╭──

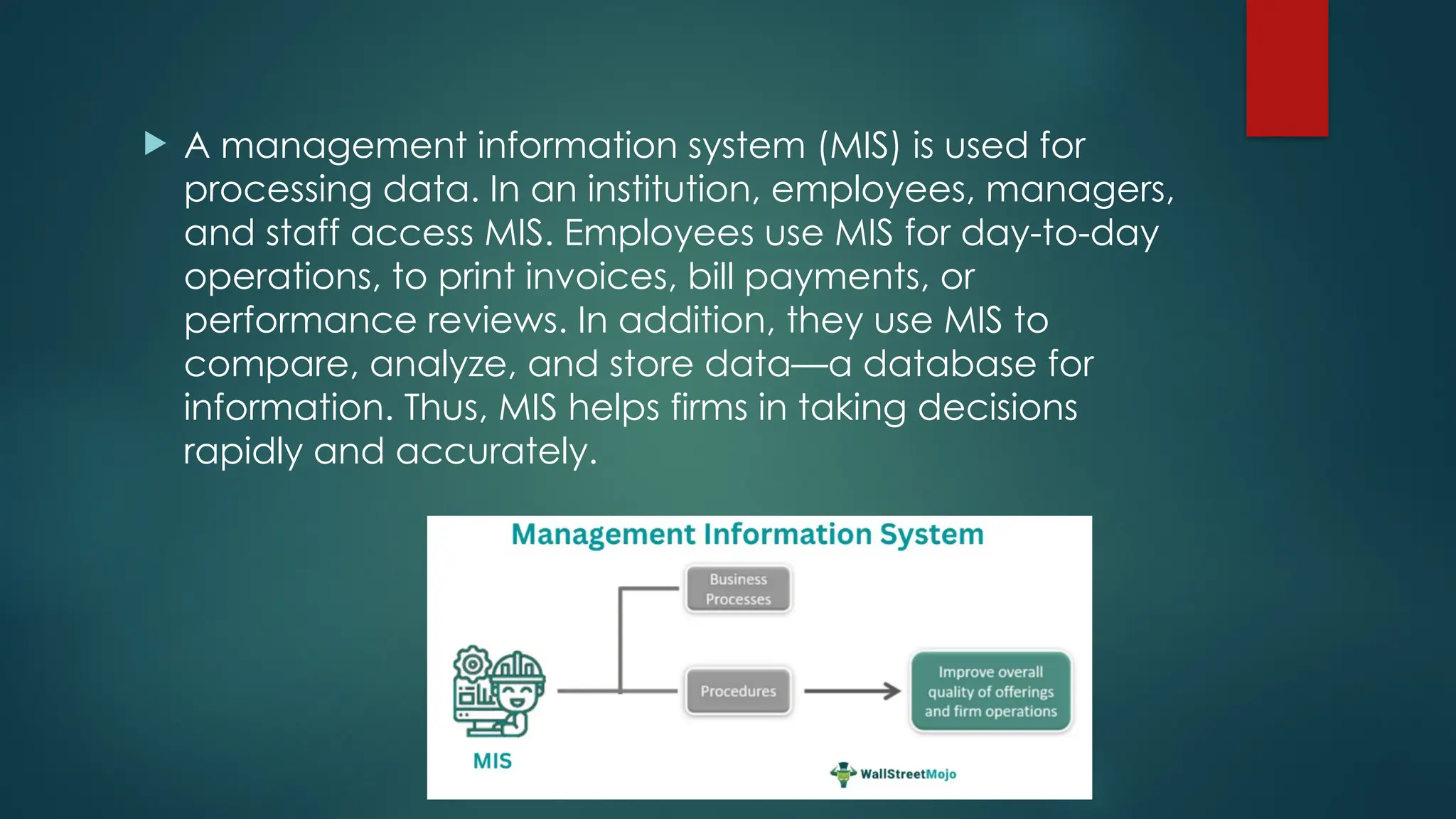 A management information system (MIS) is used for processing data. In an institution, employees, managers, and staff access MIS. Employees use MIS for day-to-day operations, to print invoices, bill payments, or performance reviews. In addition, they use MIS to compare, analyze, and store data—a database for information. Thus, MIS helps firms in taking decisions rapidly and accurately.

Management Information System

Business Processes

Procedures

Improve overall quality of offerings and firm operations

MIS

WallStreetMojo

╰──

WHAT THIS TASK INVOLVES: What must be transcribed is the run of lines from the one containing "Business Processes" to the last line of the data above, inclusive, and only that.

EXERCISE OUTPUT:
Business Processes

Procedures

Improve overall quality of offerings and firm operations

MIS

WallStreetMojo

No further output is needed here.